Deambular al atardecer entre sus sombras me convierte en un chamaco preguntón. ¿Por qué parece que todos ellos, los árboles, miraran hacia arriba, qué ven, que buscan?, ¿Por qué se entierran en lo profundo y se comunican entre ellos en un lenguaje que desconozco?

¿Por qué me dan su sombra y el oxígeno que necesito para sobrevivir?, ¿Por qué le brindan hogar a otros animalitos que, ni siquiera son sus parientes?... no piden nada, solo dan.

A diferencia de nosotros, los humanos, los inteligentes amos y señores de la naturaleza, que hemos destruido todo, hasta a nosotros mismos.

Quizá, si en lugar de habernos propuesto domar a la naturaleza hubiésemos decidido respetarla y cuidarla, hoy no estaríamos viviendo esta situación mundial tan precaria. Miro nuevamente las copas de los árboles que se saludan y charlan entre ellos, movidos en unión con el viento suave del atardecer y las aves vuelan presurosas al verde refugio de sus verdes enaguas.

Miro sus troncos, fuertes y nobles y viene a mi mente los cientos de veces que algunos terminaron en una chimenea, en el fuego, como si quisiese deshacerme de un enemigo. Cuantos años de ceguera, cuentos años de destruir la vida, vidas que, unidas, darían valor a la vida.

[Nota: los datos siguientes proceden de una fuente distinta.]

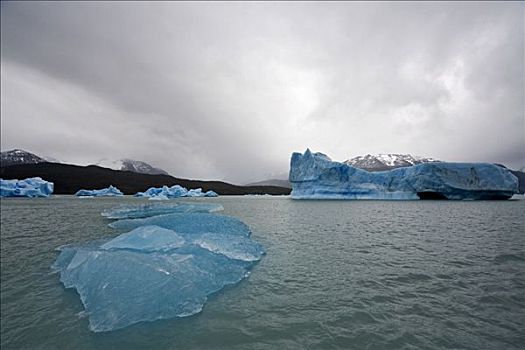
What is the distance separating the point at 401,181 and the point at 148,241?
1720 inches

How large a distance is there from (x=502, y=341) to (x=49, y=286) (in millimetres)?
7519

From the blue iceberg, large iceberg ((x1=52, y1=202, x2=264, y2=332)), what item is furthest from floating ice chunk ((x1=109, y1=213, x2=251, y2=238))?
the blue iceberg

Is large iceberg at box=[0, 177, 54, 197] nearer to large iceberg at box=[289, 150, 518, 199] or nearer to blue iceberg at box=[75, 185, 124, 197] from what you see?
blue iceberg at box=[75, 185, 124, 197]

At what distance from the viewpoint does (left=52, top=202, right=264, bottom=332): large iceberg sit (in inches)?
142

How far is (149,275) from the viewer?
4.00 metres

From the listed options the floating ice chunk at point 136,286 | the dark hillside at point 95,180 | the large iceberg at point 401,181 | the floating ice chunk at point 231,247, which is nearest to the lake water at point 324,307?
the floating ice chunk at point 136,286

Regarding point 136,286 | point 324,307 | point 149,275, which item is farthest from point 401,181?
point 136,286

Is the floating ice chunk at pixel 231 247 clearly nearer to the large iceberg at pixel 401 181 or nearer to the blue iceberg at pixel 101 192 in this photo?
the large iceberg at pixel 401 181

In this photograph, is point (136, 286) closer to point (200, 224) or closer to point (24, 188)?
point (200, 224)

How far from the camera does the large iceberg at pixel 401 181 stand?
36.9 metres

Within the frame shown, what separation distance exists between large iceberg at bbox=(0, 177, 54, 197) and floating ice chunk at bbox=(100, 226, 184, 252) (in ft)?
191

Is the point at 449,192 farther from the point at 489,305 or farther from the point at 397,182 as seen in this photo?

El agua, el aire, la tierra, los animales, los bosques, mueren hoy en aras del “rey del universo” un ser débil frente a sí mismo, impulsado a mostrar su “poder y dominio” frente a su propia existencia, débil, indefenso frente a sí mismo, ante su propia soberbia que lo ciega.

Aun me pregunto: por qué los árboles miran hacia arriba y, solo imagino que dialogan con alguien que desconozco.